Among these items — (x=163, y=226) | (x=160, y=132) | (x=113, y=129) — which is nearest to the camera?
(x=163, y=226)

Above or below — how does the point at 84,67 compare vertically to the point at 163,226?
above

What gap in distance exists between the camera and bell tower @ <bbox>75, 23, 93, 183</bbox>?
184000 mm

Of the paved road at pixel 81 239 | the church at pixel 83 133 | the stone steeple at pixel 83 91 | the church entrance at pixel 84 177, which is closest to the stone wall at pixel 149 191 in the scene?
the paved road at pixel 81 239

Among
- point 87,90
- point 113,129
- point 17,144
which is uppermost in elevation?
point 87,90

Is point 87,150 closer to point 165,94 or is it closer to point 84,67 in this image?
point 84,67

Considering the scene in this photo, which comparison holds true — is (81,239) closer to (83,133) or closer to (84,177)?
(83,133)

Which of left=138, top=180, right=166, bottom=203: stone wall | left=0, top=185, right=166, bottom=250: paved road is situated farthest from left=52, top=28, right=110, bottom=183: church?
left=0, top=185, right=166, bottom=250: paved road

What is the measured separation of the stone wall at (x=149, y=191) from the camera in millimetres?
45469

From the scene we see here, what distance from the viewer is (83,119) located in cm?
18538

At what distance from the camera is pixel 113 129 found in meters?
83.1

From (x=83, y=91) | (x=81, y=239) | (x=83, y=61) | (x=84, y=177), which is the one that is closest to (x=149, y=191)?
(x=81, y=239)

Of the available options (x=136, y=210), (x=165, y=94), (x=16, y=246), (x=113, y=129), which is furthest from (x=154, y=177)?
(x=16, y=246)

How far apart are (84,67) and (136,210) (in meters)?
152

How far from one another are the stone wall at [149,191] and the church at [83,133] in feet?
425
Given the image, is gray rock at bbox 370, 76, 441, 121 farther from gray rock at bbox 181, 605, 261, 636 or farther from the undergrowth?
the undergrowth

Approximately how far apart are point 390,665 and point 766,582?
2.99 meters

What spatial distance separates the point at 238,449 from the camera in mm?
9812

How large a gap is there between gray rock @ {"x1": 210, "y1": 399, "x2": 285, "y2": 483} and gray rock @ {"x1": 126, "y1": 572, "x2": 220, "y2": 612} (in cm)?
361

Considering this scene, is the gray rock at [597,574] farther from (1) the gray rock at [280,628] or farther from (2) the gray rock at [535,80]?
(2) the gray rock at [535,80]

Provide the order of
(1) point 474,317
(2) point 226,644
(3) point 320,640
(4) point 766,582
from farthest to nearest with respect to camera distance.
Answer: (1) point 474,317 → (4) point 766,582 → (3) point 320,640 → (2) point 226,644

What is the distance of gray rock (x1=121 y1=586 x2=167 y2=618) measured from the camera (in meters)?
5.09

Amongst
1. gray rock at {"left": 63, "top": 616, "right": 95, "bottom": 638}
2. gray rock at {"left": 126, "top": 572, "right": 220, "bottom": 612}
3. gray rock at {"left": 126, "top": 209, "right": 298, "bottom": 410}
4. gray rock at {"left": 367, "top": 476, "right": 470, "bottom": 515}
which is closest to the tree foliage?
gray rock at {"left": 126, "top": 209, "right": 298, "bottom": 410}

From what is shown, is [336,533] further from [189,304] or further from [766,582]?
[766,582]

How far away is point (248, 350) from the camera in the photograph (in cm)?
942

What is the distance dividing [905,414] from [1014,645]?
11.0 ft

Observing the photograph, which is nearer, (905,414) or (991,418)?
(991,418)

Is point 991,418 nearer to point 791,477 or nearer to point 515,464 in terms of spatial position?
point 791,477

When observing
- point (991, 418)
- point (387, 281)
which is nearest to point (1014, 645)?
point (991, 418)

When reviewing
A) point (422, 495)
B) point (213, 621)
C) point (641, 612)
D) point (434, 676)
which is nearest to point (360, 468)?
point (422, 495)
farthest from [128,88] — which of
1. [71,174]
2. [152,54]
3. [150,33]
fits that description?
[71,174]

EXERCISE DESCRIPTION: Could you extract the lines starting at the line containing "Observing the photograph, which" and ending at the last line, both included, and reproduce them verbatim?

ANSWER IN FULL:
Observing the photograph, which is nearer, (905,414) or (991,418)?
(991,418)

Is point 991,418 nearer to point 791,477 or nearer to point 515,464 in terms of spatial position?
point 791,477

When observing
- point (991, 418)
- point (387, 281)
which is nearest to point (1014, 645)?
point (991, 418)

When reviewing
A) point (422, 495)
B) point (213, 621)
C) point (641, 612)
D) point (434, 676)
which is nearest to point (360, 468)?
point (422, 495)
farthest from [128,88] — which of
1. [71,174]
2. [152,54]
3. [150,33]
fits that description?
[71,174]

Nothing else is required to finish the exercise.